March 23, 2018 King Crimson – Larks’ Tongues in Aspic 45 Years Later
In the Progressive Rock world, King Crimson is regarded as one of the earliest purveyors of the genre. This is a well-deserved attribution, for the enduring and still currently active English band is also among the first of the league to release an album, alongside Moody Blues (Days of Future Passed), Jethro Tull (This Was), Van der Graaf Generator (The Aerosol Grey Machine), and Caravan (Caravan). Despite its sporadic, on-and-off career, King Crimson remains an influence to many contemporary bands that operate in the same sonic sphere – such as Dream Theater (“A Mind Beside Itself”), Porcupine Tree (“Anesthetize”), and The Mars Volta (“Roulette Dares [The Haunt Of]”).
Formed in 1968, in London, England, King Crimson, to date, has released 13 studio albums – from 1969’s seminal In the Court of the Crimson King to 2003’s The Power to Believe. Influential and popular as the band continues to be, King Crimson, with its music, remains worthy of reintroduction especially to the current generation’s young music lovers who prefer cerebral and complex types of music. Right now, the best way to get reacquainted with King Crimson’s legacy is to start with the band’s symphonic fifth, because it is turning 45! Almost golden, it was already gold anyway, a long time ago!
Released on March 23, 1973 through Island Records, Larks’ Tongues in Aspic is the debut of King Crimson’s fifth incarnation, which was comprised by founder and Guitarist Robert Fripp and the then new members John Wetton (vocals, bass, piano), David Cross (violin, viola, Mellotron, electric piano, flute), Jamie Muir (percussion, drums), and Bill Bruford (drums, timbales, cowbell, wood blocks). Its overall sound was distinct, drawing elements from the often rigid sensibilities of 20th-century Eastern European Classical music—in particular, Béla Bartók (“Romanian Folk Dances”) and Igor Stravinsky (“The Rite of Spring”) – but also allowing space for free, Jazz-inspired improvisation and Heavy Metal excursions.

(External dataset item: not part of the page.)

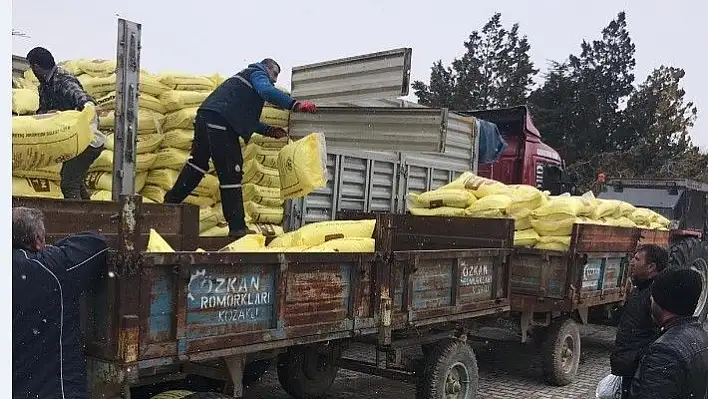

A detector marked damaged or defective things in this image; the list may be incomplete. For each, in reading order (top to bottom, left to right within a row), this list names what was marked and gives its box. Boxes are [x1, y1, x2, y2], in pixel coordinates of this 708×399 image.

rusty metal panel [290, 47, 412, 104]
rusty metal panel [290, 106, 446, 153]
rusty metal panel [512, 250, 568, 300]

King Crimson’s fifth album opened with the thirteen-and-a-half-minute instrumental epic, “Larks’ Tongues in Aspic, Part I,” which started with three minutes of rustles, bells, and chimes that then segued into alternating sections of Wagner-reminiscent violin staccato and Black Sabbath–inspired metallic indulgence. After this breathtaking intensity, Fripp and his new sonic cohorts spiced the track up with some feedback-laden jazzy experimentations. Then, rising like smoke after the seeming chaos was an Oriental-influenced violin solo. King Crimson then took the listener back to the cacophony with cinematic flourishes, and then treating the track with a sinister and eerie conclusion.
The album’s first proper song, “Book of Saturdays” was a short, semi-acoustic, and drum-less foray into something rustic, folky, and heady – a rather perfect vehicle for introducing King Crimson’s then new Vocalist/Bassist Wetton. This was followed by “Exiles” – another cryptic and Folk/Classical-styled song that was preluded by a short instrumental bit that conjured images of impending battle ships and then progressed into becoming a string-adorned romantic ballad. The ensuing “Easy Money” concluded the album’s triumvirate of songs – angular, looser, and much more improvised, exuding a freer jam feel and featuring an extended instrumental interlude.

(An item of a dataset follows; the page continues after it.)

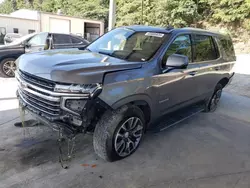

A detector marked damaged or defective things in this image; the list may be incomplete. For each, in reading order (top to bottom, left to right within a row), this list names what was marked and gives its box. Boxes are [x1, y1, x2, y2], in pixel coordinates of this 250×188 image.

damaged hood [17, 48, 143, 83]
front bumper damage [15, 70, 103, 138]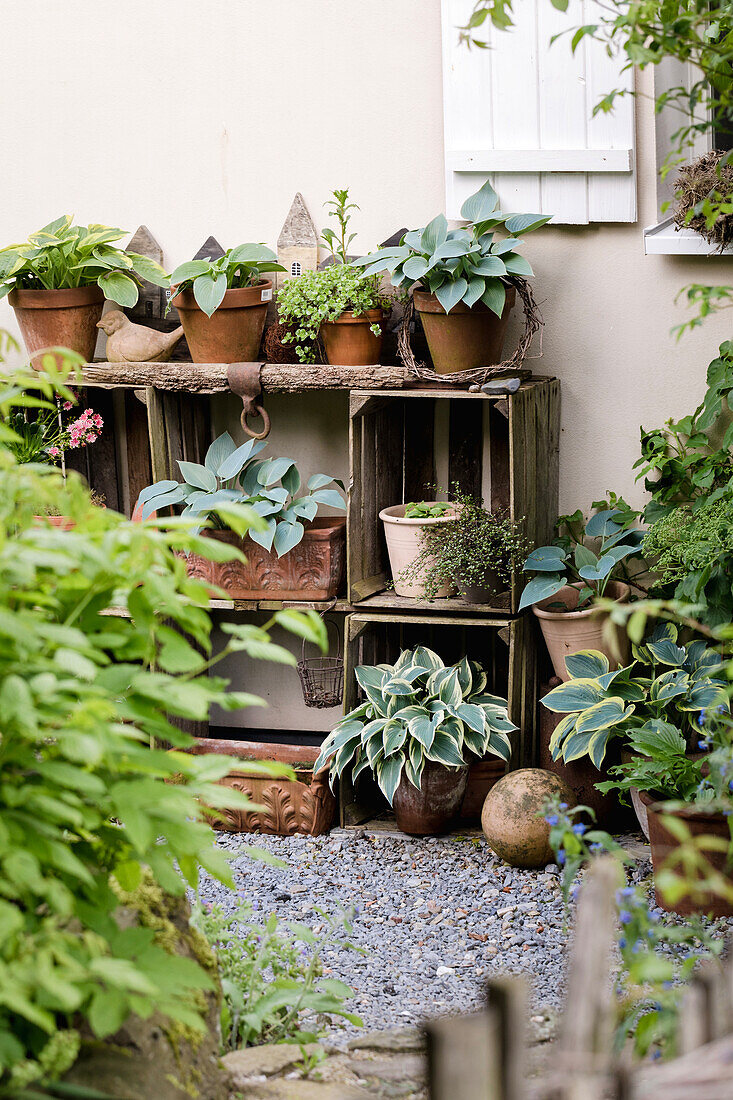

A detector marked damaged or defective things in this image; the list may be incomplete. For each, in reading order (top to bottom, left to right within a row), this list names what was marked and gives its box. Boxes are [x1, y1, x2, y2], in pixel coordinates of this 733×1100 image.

Then, finally, Fripp and the rest of the reinvigorated King Crimson finished off the savory larks’ tongues with two instrumentals more: the sparse, filmic, virtually monotonic, and violin-led “The Talking Drum” and the opening track’s sequel – “Larks’ Tongues in Aspic, Part II,” whose ascending chord progression, guitar distortion, ominous and driving bass lines, relentless drum chops as well as poundings, along with melodic violin ad-lib made for a great, ultimate closer for this grandiose masterpiece.

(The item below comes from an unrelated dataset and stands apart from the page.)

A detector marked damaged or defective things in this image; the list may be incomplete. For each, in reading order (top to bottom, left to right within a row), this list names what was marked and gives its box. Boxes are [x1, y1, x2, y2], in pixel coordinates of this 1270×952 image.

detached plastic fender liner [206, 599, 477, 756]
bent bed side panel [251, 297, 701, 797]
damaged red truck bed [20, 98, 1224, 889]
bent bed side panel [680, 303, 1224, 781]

Like any other genre, Progressive Rock continues to evolve, with its proponents fusing more and more styles together as well as incorporating different sounds from whatever sources are available to them. After all, eclecticism is the basic characteristic of this kind of music. However, no matter how far the genre has traveled, how expansive it has covered, and how deep it has explored the well of musical possibilities, the bricks laid down by the old vanguards such as King Crimson will always remain an important and indispensable foundation of Progressive Rock. Commemorate King Crimson’s legacy and pay homage to the entire genre itself, by celebrating Larks’ Tongues in Aspic’s 45th anniversary in full volume and with an undivided attention.